The Harmonious Future: Music Industry’s Push Towards Sustainability

The music industry is gigantic, generating over $170 billion annually, with recorded music alone accounting for $28.8 billion. Additionally, music’s cultural impact is vast, influencing societal norms and political landscapes throughout history. From the civil rights movement to the fall of the Soviet Union, music has been a catalyst for change. It evokes memories, supports mental health, and contributes to humanity’s oral history. Festivals and songs have raised money and fostered goodwill, while recent events, such as the attack on an Israeli music festival, highlight music’s symbolic importance in the fight against authoritarianism.

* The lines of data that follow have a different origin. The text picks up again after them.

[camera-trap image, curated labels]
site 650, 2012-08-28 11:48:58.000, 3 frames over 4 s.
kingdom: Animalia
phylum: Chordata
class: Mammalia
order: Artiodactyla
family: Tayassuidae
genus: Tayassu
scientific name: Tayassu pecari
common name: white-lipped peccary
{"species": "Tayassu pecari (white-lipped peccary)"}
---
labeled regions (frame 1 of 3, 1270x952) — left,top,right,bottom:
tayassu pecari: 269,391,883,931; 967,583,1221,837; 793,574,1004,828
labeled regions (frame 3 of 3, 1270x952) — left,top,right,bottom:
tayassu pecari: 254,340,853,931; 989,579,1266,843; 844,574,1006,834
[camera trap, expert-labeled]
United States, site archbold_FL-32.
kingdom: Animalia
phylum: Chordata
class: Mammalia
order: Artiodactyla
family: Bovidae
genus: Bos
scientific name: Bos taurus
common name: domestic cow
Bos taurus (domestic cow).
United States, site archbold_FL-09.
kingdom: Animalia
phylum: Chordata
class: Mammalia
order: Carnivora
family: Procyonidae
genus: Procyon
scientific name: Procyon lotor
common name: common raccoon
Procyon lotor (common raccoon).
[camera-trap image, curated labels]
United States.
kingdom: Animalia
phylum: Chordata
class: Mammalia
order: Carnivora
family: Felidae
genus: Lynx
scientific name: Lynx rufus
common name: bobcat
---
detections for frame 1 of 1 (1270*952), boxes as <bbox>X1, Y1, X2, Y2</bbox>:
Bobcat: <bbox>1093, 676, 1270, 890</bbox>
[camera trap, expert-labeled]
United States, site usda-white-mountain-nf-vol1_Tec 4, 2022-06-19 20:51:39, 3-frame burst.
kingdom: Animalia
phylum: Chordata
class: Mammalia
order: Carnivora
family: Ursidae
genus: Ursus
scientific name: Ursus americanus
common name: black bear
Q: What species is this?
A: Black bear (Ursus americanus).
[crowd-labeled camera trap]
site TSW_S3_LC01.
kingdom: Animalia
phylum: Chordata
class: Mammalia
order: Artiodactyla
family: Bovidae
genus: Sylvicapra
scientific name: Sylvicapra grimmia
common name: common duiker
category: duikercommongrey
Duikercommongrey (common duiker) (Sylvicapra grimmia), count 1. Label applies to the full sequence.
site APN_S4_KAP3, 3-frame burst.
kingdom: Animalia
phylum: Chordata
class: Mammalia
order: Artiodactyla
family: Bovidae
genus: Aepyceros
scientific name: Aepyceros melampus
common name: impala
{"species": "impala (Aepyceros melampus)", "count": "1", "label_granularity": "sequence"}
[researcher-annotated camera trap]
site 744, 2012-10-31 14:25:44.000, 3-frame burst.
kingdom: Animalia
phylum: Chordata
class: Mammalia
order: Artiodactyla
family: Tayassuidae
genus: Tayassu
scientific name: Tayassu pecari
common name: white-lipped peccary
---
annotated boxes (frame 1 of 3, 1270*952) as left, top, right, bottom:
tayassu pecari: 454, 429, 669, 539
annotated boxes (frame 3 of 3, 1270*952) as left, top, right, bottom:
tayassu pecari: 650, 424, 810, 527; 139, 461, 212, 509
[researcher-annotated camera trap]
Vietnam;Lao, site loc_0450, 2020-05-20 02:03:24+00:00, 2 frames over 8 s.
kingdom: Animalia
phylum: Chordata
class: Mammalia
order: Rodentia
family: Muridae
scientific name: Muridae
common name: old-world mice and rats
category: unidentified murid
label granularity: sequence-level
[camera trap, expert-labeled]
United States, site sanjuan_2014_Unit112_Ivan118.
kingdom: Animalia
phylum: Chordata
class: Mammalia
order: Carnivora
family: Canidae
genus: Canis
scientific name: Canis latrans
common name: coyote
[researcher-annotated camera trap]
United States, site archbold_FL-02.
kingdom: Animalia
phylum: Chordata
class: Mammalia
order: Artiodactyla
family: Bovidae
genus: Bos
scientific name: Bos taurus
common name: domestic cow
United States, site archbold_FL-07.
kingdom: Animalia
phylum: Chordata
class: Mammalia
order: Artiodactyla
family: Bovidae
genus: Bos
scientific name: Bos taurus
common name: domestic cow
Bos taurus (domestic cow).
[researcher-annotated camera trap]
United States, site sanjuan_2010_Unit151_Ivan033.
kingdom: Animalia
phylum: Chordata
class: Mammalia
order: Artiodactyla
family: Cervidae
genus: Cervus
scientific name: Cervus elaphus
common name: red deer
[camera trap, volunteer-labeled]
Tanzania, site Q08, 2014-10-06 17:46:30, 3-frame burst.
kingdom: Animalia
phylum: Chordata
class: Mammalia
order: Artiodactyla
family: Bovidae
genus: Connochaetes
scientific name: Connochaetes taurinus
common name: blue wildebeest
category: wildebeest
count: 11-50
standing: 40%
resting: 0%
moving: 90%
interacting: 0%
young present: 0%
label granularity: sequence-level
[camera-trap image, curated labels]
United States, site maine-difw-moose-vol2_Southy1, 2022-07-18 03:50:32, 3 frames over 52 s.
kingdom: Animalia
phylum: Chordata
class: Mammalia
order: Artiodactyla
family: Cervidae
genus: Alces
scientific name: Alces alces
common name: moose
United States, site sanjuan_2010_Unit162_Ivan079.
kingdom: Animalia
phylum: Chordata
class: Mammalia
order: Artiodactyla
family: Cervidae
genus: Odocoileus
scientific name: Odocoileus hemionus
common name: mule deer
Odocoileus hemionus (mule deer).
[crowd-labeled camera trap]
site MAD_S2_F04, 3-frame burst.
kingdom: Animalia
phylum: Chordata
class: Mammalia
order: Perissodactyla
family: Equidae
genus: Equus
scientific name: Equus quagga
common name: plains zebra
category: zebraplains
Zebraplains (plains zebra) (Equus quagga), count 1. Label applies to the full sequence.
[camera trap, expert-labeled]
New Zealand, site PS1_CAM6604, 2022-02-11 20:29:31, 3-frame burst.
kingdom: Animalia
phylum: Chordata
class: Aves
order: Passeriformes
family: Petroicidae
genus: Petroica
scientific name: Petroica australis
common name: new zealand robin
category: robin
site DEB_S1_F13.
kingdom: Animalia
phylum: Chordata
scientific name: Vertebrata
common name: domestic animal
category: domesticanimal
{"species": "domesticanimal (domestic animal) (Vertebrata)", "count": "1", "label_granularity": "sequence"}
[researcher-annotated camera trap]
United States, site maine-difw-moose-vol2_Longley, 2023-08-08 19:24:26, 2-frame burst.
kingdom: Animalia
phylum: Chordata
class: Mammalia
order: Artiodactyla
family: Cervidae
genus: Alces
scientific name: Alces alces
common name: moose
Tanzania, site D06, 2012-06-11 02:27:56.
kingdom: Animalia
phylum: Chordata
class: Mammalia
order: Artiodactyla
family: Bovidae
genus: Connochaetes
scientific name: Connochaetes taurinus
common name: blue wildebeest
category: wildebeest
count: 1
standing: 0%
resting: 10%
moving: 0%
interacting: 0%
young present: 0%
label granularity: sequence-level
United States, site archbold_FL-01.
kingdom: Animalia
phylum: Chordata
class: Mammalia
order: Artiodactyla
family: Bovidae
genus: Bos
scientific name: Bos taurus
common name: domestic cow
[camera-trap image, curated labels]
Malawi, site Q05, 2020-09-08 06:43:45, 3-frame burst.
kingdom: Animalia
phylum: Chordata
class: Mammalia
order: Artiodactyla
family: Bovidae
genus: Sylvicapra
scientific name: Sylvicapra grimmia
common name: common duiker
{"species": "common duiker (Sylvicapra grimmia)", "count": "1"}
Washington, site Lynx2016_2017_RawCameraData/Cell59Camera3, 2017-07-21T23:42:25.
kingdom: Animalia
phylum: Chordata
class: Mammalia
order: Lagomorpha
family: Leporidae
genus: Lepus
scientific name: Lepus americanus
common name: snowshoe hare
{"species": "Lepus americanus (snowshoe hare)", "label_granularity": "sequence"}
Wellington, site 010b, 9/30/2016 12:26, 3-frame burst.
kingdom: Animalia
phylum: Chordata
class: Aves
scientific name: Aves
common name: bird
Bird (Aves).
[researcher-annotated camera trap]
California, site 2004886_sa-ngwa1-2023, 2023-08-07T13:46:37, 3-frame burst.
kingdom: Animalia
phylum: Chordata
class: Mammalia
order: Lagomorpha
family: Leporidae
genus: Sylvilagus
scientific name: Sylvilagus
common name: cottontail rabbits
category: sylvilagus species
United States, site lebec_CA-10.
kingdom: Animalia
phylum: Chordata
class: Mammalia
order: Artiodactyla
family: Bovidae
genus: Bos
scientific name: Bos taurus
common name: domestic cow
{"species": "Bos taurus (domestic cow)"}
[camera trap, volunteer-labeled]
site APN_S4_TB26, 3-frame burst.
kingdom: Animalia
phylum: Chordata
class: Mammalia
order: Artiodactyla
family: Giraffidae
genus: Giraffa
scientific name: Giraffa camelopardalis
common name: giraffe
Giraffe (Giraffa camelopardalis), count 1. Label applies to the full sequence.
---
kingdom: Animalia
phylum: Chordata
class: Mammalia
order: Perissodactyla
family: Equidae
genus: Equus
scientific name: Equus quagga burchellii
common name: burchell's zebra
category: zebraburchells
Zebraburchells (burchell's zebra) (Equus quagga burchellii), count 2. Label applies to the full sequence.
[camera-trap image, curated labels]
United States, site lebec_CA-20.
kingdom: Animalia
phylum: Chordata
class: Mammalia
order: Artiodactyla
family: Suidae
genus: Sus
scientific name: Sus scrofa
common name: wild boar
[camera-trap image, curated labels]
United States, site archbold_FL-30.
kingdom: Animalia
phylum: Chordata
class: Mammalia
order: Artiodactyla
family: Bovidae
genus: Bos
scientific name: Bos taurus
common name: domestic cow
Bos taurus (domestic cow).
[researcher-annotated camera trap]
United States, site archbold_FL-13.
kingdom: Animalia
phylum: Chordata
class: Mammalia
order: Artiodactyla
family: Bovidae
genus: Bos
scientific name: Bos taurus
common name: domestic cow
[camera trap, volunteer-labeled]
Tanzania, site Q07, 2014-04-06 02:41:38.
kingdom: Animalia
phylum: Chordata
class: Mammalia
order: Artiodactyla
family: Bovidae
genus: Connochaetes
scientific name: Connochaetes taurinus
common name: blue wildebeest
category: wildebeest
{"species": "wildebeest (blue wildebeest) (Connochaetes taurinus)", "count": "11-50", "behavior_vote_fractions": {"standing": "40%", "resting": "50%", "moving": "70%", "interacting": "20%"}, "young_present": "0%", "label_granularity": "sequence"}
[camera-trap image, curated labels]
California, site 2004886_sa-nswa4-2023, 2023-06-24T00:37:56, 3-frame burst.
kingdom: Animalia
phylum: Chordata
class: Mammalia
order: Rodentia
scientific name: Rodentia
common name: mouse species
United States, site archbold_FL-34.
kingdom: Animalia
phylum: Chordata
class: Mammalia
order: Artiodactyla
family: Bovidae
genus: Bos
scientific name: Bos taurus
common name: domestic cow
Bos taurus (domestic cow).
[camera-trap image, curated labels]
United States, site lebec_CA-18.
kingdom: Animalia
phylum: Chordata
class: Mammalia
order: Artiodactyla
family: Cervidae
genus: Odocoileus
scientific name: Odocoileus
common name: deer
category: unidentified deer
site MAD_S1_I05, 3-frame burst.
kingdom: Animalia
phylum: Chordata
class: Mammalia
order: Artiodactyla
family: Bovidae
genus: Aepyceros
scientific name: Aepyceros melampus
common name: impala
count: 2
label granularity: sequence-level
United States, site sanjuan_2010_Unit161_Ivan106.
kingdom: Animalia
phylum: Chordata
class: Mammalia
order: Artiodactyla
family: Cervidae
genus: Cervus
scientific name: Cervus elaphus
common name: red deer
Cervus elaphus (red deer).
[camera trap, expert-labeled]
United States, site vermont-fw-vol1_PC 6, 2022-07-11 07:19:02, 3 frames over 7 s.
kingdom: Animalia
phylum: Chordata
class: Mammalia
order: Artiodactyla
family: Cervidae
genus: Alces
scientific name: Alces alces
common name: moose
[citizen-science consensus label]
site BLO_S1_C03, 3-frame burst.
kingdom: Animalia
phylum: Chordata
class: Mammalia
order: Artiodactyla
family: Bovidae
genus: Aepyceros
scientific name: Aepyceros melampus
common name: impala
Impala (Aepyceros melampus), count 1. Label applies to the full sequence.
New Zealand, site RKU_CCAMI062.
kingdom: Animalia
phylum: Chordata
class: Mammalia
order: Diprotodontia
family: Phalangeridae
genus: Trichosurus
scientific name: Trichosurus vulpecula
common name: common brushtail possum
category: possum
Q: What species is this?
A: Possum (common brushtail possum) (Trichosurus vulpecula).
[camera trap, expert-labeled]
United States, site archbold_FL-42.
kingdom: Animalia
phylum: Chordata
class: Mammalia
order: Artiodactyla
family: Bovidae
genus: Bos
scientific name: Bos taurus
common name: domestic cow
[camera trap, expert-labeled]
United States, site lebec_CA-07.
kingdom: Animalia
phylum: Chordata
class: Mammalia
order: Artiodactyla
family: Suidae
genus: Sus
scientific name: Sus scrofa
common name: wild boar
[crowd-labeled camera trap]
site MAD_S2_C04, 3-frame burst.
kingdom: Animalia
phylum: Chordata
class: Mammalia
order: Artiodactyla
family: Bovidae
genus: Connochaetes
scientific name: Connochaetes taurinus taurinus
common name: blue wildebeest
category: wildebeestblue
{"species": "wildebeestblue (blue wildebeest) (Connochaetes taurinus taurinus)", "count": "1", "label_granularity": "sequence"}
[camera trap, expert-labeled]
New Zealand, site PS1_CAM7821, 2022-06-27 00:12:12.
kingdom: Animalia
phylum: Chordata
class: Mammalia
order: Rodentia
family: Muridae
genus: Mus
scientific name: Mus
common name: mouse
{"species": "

However, the environmental impact of the music industry is significant, with diesel generators being a major source of carbon emissions at live music events. Additionally, merchandise and physical music formats like vinyl and CDs generate waste, consume water, and can harm ecosystems. 

Recognizing the importance of Environmental, Social, and Governance (ESG) principles, the music industry aims to achieve net-zero greenhouse gas emissions by 2050 and a 50 percent reduction by 2030. For instance, the Music Climate Pact, launched by the U.K.’s Association of Independent Music (AIM) and the BPI, represents a collective effort to address climate change. Signatories, including major companies like Sony, Universal, and Warner, as well as independents like Beggars Group and Ninja Tune, pledge to measure and reduce emissions and support artists in advocating for climate concerns.

Data from OWL’s Deep Research Application highlights Sony’s commitment towards a “zero environmental footprint” by 2050, addressing climate change, resources, chemical substances, and biodiversity. As climate change risks continue to escalate, the need for a decarbonized society grows urgently, which is why in May 2020, Sony decided to expedite its environmental initiatives, moving the target year forward by a decade. The company has also established medium-term environmental targets by calculating backwards to determine the necessary steps to reach this goal by the fiscal year ending March 31, 2026. 

Vinyl is largely used throughout the industry, though they pose environmental challenges due to its PVC composition and energy-intensive production process. Touring also significantly impacts on the environment. But, artists such as ColdplayRadiohead, and Adele are leading the charge towards sustainability. Non-profits like REVERB play a vital role in advocating for eco-friendly practices by collaborating with artists to minimize tour footprints, eliminate single-use plastics, and support local food and biodiesel initiatives.

The music industry’s commitment to preserving the planet underscores the belief that “there’s no music on a dead planet,” highlighting the urgency for collective action in addressing the global climate crisis.